5. Analysis: Exposure Bias, Rationale Robustness, and Alignment
A major challenge in self-rationalizing models is exposure bias, where during training, rationales are conditioned on gold labels, but at inference, only model predictions are available as labels ("label-conditioning mismatch"). Reason2Decide mitigates this via task-level scheduled sampling, progressively exposing the model to its own predictions while explaining, leading to better alignment between decisions and explanations.
Rationale Source Robustness: The framework demonstrates high rationale-fidelity (within 1 F1 point) regardless of whether the rationales in Stage-1 are human-authored, post-processed, or LLM-generated. This suggests LLM-generated rationales are suitable for building explanation-robust models without the need for costly manual annotation.
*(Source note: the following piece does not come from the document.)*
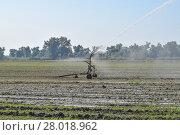 Купить «Irrigation system in the field of melons. Watering the fields. Sprinkler», фото № 28018962, снято 23 января 2019 г. (c) PantherMedia / Фотобанк Лори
Model Efficiency and Deployment: With state-of-the-art performance using an 800M parameter T5-Large model, Reason2Decide matches or surpasses much larger (8B–32B) LLM baselines on both predictive and rationale-fidelity metrics. The smaller footprint enables feasible on-premise deployment in clinical environments.
6. Positioning and Implications within Rationale-Driven Multi-Task Learning
Reason2Decide occupies a distinctive position among rationale-driven learning frameworks:
- Unlike approaches such as RationaleCL (multi-task rationale tuning and contrastive replay) or RaDME (sequential score→rationale generation with LLM-to-student distillation), Reason2Decide directly intervenes on self-conditioning—explicitly aligning the rationale generation process to the prediction context through scheduled sampling (Xiong et al., 2023, Do et al., 28 Feb 2025).
- It addresses scenarios with variable (including synthetic) rationale supervision, and empirically demonstrates negligible rationale-quality loss when using LLM-generated rationales in Stage-1, significantly reducing annotation costs.
- The two-stage paradigm and exposure-bias mitigation are especially relevant for self-explaining biomedical and clinical AI, which demand both practical accuracy and transparent, human-interpretable reasoning.
In summary, Reason2Decide establishes a generalizable and practical template for rationale-driven multi-task learning. It alleviates conditioning mismatch, is robust across explanation sources, and achieves state-of-the-art efficiency and alignment in high-stakes medical decision support (Hasan et al., 23 Dec 2025).